Honda confirmed to The Hill in an email that the company had received the Justice Department's request for information on the deal and pledged to cooperate in a statement.

"We will work cooperatively with the Department of Justice with regard to the recent emissions agreement reached between the State of California and various automotive manufacturers, including Honda," the company said in a statement.

"BMW of North America received a letter from the Department of Justice requesting information concerning a planned CARB [California Air Resources Board] framework agreement with BMW NA and other OEMs," a BMW spokesperson told The Hill in an email. "We look forward to responding to the Department of Justice to explain the planned CARB framework agreement and its benefits to consumers and the environment."
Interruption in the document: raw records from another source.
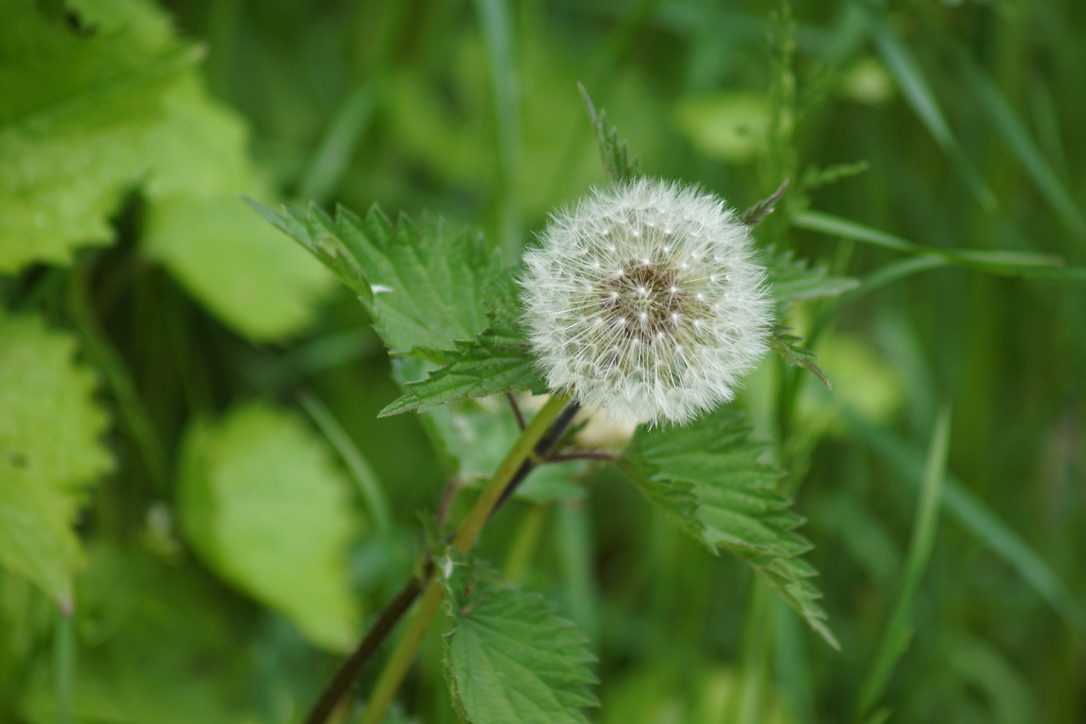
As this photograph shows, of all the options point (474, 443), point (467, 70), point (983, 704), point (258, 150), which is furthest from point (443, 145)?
point (983, 704)

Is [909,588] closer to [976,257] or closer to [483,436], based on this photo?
[976,257]

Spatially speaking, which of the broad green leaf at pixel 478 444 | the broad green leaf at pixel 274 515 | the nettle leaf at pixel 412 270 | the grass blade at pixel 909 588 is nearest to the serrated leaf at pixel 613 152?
the nettle leaf at pixel 412 270

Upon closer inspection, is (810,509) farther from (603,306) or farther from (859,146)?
(603,306)

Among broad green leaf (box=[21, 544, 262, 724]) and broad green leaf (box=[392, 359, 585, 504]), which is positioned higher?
broad green leaf (box=[392, 359, 585, 504])

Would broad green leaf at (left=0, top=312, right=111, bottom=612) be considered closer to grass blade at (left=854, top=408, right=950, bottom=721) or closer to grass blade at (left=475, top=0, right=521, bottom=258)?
grass blade at (left=475, top=0, right=521, bottom=258)

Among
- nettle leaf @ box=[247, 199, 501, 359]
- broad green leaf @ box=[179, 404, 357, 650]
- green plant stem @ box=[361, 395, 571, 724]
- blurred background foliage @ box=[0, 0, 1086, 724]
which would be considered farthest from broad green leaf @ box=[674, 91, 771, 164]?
green plant stem @ box=[361, 395, 571, 724]

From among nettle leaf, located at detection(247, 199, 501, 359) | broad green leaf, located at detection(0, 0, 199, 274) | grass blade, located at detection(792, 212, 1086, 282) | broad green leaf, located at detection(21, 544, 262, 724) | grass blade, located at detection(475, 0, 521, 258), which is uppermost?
grass blade, located at detection(475, 0, 521, 258)
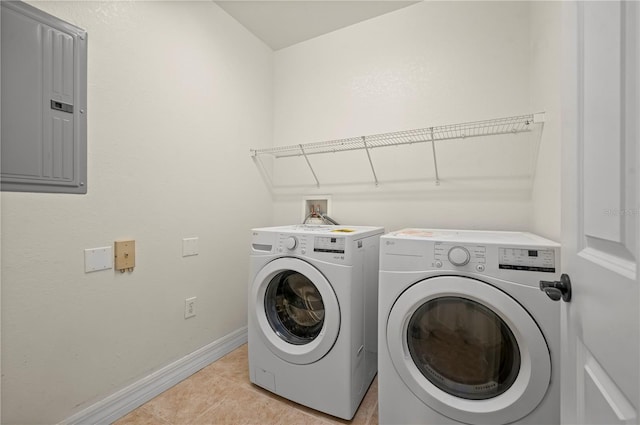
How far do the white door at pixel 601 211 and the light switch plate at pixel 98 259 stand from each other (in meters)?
1.72

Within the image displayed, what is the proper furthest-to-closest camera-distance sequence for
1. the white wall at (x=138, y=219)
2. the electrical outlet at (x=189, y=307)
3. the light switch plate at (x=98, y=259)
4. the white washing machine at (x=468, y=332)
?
the electrical outlet at (x=189, y=307) → the light switch plate at (x=98, y=259) → the white wall at (x=138, y=219) → the white washing machine at (x=468, y=332)

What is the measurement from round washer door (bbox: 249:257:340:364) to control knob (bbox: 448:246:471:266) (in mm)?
557

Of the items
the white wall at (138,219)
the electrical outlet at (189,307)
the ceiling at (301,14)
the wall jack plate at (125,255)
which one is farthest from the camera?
the ceiling at (301,14)

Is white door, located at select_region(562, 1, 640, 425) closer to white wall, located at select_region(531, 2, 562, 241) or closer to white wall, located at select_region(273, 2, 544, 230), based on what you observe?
white wall, located at select_region(531, 2, 562, 241)

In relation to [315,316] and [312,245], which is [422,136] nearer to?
[312,245]

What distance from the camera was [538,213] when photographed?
1.38 metres

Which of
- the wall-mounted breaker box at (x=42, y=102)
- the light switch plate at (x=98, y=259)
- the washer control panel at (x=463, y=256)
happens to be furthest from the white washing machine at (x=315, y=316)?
the wall-mounted breaker box at (x=42, y=102)

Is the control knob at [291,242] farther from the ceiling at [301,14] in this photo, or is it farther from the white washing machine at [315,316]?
the ceiling at [301,14]

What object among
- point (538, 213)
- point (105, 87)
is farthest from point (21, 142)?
point (538, 213)

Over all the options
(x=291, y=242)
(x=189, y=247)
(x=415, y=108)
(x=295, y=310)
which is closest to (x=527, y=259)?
(x=291, y=242)

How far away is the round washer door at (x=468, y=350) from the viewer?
3.09ft

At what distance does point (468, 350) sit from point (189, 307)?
1537mm

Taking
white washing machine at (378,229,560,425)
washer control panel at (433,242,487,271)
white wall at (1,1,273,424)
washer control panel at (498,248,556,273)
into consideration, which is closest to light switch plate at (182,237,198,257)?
white wall at (1,1,273,424)

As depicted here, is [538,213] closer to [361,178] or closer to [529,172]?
[529,172]
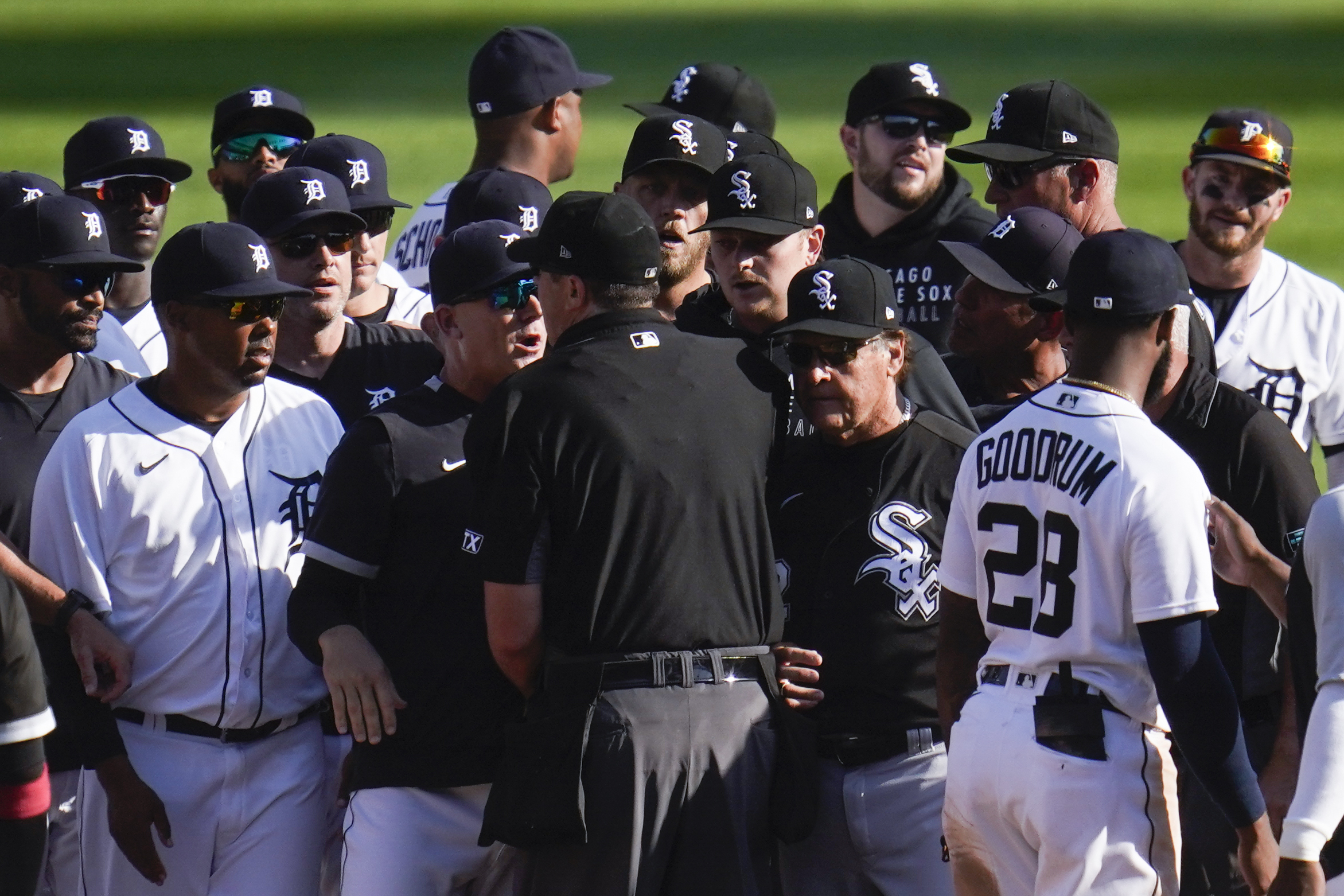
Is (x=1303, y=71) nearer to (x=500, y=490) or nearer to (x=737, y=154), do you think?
(x=737, y=154)

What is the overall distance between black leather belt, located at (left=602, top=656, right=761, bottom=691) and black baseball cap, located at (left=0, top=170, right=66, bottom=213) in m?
2.46

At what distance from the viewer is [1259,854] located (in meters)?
3.26

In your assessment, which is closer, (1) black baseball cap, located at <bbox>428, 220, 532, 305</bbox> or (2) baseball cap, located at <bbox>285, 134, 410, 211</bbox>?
(1) black baseball cap, located at <bbox>428, 220, 532, 305</bbox>

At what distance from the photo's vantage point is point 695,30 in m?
18.1

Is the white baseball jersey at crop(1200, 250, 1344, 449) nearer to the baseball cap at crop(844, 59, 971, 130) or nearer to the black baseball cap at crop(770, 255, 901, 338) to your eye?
the baseball cap at crop(844, 59, 971, 130)

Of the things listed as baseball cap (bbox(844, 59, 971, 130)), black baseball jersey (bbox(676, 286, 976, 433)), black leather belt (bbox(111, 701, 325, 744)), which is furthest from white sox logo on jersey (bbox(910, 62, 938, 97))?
black leather belt (bbox(111, 701, 325, 744))

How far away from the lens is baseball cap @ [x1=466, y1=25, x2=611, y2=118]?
6215mm

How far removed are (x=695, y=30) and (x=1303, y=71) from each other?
5.93 meters

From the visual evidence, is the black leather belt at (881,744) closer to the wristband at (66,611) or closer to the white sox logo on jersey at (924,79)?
the wristband at (66,611)

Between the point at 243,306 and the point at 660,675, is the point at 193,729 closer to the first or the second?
the point at 243,306

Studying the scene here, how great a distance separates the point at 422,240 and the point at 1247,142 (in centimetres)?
285

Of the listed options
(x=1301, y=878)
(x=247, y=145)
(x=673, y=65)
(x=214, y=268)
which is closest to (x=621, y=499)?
(x=214, y=268)

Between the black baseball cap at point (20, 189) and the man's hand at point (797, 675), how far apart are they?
2601mm

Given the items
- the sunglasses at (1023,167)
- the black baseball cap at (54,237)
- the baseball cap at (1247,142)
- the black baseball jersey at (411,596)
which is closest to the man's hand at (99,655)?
the black baseball jersey at (411,596)
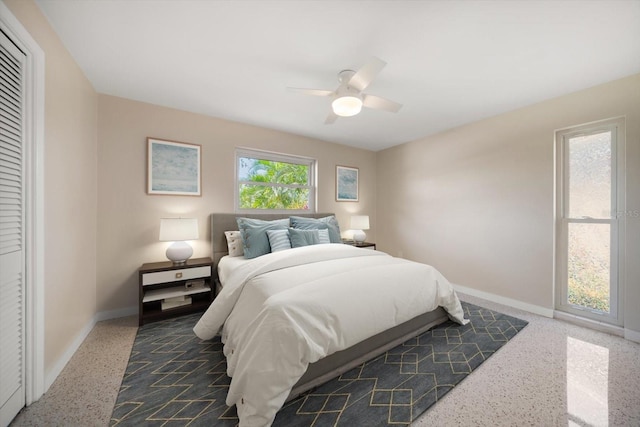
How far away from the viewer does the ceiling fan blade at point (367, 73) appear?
1650 millimetres

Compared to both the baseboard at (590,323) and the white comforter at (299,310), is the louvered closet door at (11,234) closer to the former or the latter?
the white comforter at (299,310)

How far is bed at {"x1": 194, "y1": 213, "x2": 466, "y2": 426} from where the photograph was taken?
1.28 metres

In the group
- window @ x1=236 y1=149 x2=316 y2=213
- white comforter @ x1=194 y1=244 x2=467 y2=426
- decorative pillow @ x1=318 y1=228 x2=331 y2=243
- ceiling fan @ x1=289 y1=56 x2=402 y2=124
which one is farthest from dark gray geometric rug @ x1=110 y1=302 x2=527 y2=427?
ceiling fan @ x1=289 y1=56 x2=402 y2=124

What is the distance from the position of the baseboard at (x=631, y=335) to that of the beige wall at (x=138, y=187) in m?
4.44

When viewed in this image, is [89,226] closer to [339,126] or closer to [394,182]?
[339,126]

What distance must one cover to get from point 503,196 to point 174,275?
4.15 m

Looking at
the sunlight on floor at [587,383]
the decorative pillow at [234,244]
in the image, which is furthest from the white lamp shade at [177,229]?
the sunlight on floor at [587,383]

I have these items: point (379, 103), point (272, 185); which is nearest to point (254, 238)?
point (272, 185)

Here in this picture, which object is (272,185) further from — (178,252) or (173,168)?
(178,252)

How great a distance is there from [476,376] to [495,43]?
248cm

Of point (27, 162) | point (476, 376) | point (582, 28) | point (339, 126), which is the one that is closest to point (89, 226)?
point (27, 162)

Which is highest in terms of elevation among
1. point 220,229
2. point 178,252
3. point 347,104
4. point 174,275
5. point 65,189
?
point 347,104

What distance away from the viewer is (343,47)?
182cm

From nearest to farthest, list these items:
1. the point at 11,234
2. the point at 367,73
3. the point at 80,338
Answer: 1. the point at 11,234
2. the point at 367,73
3. the point at 80,338
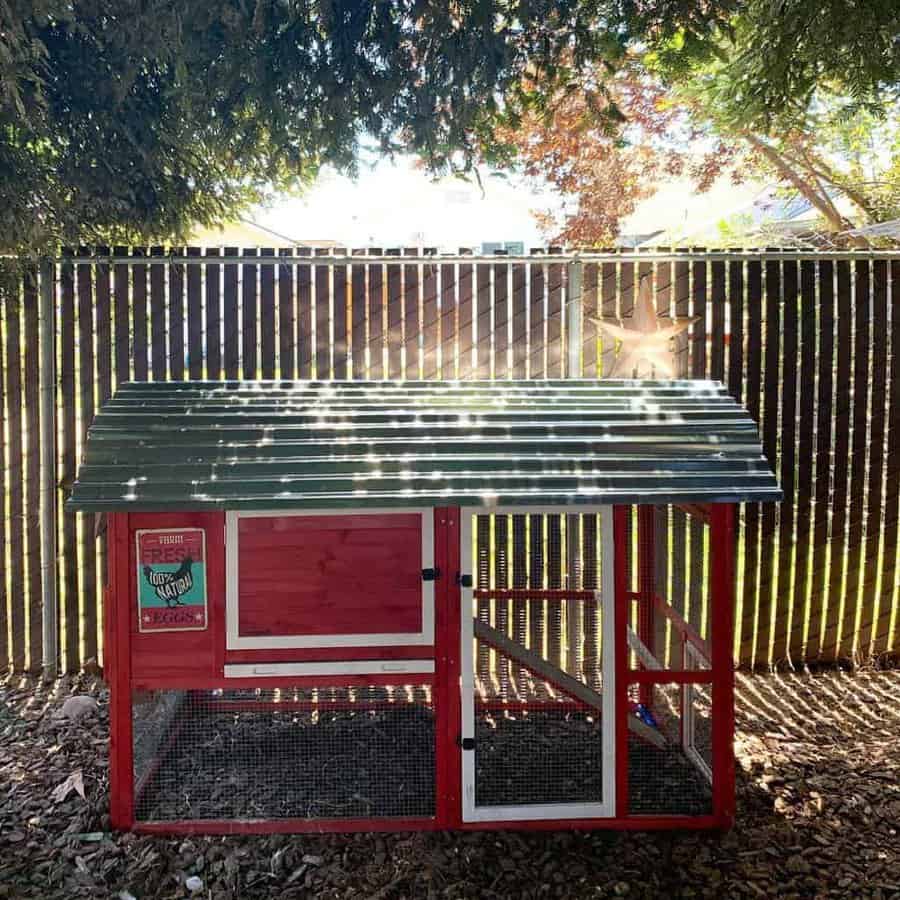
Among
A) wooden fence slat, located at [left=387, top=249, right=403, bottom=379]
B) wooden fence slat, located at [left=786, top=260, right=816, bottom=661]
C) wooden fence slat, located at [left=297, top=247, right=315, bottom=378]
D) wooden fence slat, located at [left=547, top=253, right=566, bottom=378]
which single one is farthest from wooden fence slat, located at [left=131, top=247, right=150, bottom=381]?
wooden fence slat, located at [left=786, top=260, right=816, bottom=661]

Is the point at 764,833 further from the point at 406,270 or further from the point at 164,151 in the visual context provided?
the point at 164,151

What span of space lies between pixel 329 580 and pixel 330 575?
0.07 feet

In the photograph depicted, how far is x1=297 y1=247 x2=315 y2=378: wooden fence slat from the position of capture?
5.39 meters

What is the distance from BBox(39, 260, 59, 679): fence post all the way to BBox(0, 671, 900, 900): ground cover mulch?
3.67 feet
Ford and representatives also confirmed Ford's cooperation with the Justice Department amid the probe to The Wall Street Journal, while a Volkswagen spokesperson declined to comment to the newspaper.

Mary Nichols, Chair of the California Air and Resource Board, called the DOJ's investigation a scare tactic.

“The US Department of Justice brings its weight to bear against auto companies in an attempt to frighten them out of voluntarily making cleaner, more efficient cars and trucks than EPA wants. Consumers might ask, who is Andy Wheeler protecting?," Nichols said in a statement.

The Trump administration and California's state government have battled over a number of environmental regulatory actions over the past two years, including over the rollback of the Clean Power Plan.

The Environmental Protection Agency and Department of Transportation also sent a joint warning to California officials on Friday, warning that their emissions standards could violate federal law.

“Congress has squarely vested the authority to set fuel economy standards for new motor vehicles, and nationwide standards for [greenhouse gas] vehicle emissions, with the federal government, not with California or any other state,” the letter reads.